> **WHAT TO PRODUCE**
Please gather every line in the records below that contains the word "asphalt" and copy each of those lines in full.

Questions about pictured scenes
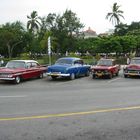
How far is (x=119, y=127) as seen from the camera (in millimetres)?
9289

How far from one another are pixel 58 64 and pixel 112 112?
1508cm

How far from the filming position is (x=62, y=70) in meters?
25.3

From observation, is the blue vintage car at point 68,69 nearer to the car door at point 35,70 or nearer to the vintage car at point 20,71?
the car door at point 35,70

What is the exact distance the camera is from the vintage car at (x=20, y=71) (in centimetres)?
2303

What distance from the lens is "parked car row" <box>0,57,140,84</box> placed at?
23500mm

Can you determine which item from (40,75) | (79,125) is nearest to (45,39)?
(40,75)

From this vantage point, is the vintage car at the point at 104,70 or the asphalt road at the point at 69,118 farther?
the vintage car at the point at 104,70

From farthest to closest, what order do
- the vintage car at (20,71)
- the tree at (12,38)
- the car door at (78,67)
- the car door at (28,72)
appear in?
the tree at (12,38) → the car door at (78,67) → the car door at (28,72) → the vintage car at (20,71)

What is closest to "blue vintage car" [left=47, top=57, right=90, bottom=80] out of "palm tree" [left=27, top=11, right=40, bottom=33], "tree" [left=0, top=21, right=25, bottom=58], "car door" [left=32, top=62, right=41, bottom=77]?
"car door" [left=32, top=62, right=41, bottom=77]

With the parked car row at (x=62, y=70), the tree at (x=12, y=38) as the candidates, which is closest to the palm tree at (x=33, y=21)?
the tree at (x=12, y=38)

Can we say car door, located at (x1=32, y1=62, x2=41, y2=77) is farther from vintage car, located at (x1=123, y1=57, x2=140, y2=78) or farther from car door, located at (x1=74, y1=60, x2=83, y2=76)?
vintage car, located at (x1=123, y1=57, x2=140, y2=78)

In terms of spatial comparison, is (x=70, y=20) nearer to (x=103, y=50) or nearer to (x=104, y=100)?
(x=103, y=50)

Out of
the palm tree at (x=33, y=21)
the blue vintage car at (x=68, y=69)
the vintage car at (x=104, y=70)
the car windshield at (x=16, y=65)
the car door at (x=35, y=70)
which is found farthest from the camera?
the palm tree at (x=33, y=21)

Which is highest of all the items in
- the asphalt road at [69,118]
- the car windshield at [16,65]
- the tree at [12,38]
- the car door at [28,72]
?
the tree at [12,38]
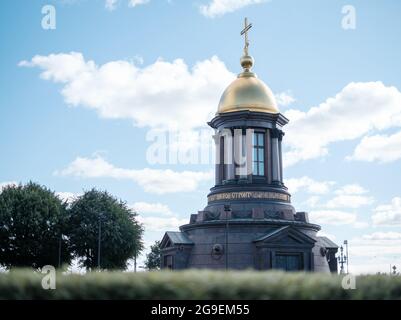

> **ANSWER BELOW**
From this vantage point, is the vintage car at the point at 104,70 or the asphalt road at the point at 69,118 farther?
- the asphalt road at [69,118]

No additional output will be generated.